回答by Satyajit Pattnaik

def evaluate_arima_model(X, arima_order):
    # prepare training dataset
    train_size = int(len(X) * 0.90)
    train, test = X[0:train_size], X[train_size:]
    history = [x for x in train]
    # make predictions
    predictions = list()
    for t in range(len(test)):
        model = ARIMA(history, order=arima_order)
        model_fit = model.fit(disp=0)
        yhat = model_fit.forecast()[0]
        predictions.append(yhat)
        history.append(test[t])
    # calculate out of sample error
    error = mean_squared_error(test, predictions)
    return error

# evaluate combinations of p, d and q values for an ARIMA model
def evaluate_models(dataset, p_values, d_values, q_values):
    dataset = dataset.astype('float32')
    best_score, best_cfg = float("inf"), None
    for p in p_values:
        for d in d_values:
            for q in q_values:
                order = (p,d,q)
                try:
                    mse = evaluate_arima_model(dataset, order)
                    if mse < best_score:
                        best_score, best_cfg = mse, order
                    print('ARIMA%s MSE=%.3f' % (order,mse))
                except:
                    continue
    print('Best ARIMA%s MSE=%.3f' % (best_cfg, best_score))

# load dataset
def parser(x):
    return datetime.strptime('190'+x, '%Y-%m')



import datetime
p_values = [4,5,6,7,8]
d_values = [0,1,2]
q_values = [2,3,4,5,6]
warnings.filterwarnings("ignore")
evaluate_models(train, p_values, d_values, q_values)

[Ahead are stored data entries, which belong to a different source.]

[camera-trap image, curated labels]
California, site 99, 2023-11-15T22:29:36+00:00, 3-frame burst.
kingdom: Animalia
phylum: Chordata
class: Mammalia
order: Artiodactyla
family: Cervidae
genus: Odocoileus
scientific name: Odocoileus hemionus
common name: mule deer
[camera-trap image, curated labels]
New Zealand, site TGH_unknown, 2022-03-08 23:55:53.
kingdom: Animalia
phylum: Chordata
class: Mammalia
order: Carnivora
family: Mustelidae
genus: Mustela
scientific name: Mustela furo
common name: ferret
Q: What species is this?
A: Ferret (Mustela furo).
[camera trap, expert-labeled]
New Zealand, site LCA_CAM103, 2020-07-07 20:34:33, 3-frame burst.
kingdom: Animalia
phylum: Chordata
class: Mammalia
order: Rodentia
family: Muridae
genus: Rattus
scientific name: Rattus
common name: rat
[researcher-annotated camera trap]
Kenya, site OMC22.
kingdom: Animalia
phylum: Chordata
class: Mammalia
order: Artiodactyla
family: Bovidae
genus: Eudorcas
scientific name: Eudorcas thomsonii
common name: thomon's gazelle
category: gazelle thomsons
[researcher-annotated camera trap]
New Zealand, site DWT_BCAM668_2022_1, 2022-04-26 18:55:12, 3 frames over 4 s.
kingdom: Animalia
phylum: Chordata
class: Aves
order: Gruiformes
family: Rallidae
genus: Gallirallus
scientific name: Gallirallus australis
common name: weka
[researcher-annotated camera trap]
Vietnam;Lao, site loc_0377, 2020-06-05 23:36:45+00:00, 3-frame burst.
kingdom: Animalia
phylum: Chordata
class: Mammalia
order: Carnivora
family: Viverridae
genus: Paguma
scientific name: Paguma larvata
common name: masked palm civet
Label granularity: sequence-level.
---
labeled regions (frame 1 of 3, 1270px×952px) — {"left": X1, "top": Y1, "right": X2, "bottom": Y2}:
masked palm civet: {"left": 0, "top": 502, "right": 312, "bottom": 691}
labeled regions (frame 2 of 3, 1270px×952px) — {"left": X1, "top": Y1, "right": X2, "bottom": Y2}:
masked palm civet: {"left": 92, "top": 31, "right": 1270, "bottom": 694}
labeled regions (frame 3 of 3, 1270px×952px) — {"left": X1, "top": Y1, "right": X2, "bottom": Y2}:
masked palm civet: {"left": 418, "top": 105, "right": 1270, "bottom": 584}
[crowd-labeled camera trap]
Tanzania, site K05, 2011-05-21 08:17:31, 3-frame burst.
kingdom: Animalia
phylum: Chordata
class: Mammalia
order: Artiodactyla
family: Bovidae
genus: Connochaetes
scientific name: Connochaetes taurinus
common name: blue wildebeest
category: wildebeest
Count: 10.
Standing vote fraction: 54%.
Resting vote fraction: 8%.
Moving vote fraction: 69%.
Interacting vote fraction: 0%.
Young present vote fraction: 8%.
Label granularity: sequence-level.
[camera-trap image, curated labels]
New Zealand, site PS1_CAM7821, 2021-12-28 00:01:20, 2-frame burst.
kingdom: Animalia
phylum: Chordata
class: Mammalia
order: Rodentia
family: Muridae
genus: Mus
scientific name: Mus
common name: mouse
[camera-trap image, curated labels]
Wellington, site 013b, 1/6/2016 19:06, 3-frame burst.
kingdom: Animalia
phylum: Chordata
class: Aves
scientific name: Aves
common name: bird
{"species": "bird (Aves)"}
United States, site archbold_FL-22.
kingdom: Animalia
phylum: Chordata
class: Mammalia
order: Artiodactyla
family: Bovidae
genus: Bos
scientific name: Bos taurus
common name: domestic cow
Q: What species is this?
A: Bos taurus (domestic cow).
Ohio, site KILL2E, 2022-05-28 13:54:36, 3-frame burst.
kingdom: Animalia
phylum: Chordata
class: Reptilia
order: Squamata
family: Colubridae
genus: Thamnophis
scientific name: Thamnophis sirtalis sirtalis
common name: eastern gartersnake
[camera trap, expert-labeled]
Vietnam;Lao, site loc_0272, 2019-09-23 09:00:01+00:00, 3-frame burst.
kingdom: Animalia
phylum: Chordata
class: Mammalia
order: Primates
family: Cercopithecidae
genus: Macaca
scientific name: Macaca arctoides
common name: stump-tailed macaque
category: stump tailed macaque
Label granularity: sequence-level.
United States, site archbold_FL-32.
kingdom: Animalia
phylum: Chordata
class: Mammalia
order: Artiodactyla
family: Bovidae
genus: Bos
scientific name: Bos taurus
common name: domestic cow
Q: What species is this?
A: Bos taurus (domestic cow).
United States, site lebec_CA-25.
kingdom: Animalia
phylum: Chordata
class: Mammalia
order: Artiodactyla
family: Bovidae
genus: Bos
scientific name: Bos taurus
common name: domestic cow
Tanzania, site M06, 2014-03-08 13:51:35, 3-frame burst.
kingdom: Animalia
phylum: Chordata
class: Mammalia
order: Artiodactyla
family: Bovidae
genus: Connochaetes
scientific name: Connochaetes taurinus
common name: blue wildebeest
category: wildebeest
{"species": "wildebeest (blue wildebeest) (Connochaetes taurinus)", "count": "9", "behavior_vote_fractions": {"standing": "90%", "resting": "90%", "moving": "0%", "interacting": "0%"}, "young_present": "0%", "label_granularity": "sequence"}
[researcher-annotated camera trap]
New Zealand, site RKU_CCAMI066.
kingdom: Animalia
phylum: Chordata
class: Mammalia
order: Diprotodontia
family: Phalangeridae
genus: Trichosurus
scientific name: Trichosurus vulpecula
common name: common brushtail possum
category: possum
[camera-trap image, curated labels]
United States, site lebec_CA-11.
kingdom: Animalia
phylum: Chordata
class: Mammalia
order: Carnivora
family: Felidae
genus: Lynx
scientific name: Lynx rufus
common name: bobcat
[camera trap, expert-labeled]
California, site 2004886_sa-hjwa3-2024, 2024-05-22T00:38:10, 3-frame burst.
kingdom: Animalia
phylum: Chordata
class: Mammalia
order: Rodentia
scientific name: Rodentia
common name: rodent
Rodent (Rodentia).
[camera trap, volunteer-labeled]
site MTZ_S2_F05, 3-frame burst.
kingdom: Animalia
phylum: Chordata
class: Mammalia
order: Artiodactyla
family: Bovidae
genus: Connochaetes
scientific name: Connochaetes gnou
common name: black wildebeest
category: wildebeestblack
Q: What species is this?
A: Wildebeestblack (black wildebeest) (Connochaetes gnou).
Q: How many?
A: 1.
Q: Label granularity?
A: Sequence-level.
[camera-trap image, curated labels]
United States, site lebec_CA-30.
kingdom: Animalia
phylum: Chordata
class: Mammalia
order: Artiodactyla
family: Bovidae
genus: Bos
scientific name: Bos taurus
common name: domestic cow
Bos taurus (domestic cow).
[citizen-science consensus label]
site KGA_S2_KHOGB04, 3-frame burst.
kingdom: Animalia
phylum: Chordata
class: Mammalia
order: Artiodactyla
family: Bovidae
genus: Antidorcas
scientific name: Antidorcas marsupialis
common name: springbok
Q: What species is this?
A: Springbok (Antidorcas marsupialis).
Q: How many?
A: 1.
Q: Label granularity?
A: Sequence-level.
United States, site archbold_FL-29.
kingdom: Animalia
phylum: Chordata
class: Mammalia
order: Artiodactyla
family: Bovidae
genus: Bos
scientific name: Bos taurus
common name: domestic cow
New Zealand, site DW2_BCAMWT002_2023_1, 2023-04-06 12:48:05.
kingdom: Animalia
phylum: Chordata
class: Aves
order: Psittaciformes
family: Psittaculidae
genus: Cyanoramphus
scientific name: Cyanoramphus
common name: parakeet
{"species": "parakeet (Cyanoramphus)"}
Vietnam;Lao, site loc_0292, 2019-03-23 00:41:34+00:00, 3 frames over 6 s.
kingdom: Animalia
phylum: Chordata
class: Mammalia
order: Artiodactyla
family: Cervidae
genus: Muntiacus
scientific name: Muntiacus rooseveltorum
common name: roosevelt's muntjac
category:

This will give you the p,d,q values, then use the values for your ARIMA model

这将为您提供 p、d、q 值,然后将这些值用于您的 ARIMA 模型

回答by Abhishek

As of now, we can directly use pyramid-arima package from pypi

截至目前,我们可以直接使用pypi中的 pyramid-arima 包

Check https://pypi.org/project/pyramid-arima/

检查 https://pypi.org/project/pyramid-arima/

回答by Boodhayana

In conda, use conda install -c saravji pmdarimato install.

在 conda 中,使用conda install -c saravji pmdarima来安装。

The user saravjihas put it in anaconda cloud.

用户saravji已将其放入 anaconda 云中。

then to use,

然后使用,

from pmdarima.arima import auto_arima

(Note that the name pyramid-arimais changed to pmdarima).

(请注意,名称pyramid-arima已更改为pmdarima)。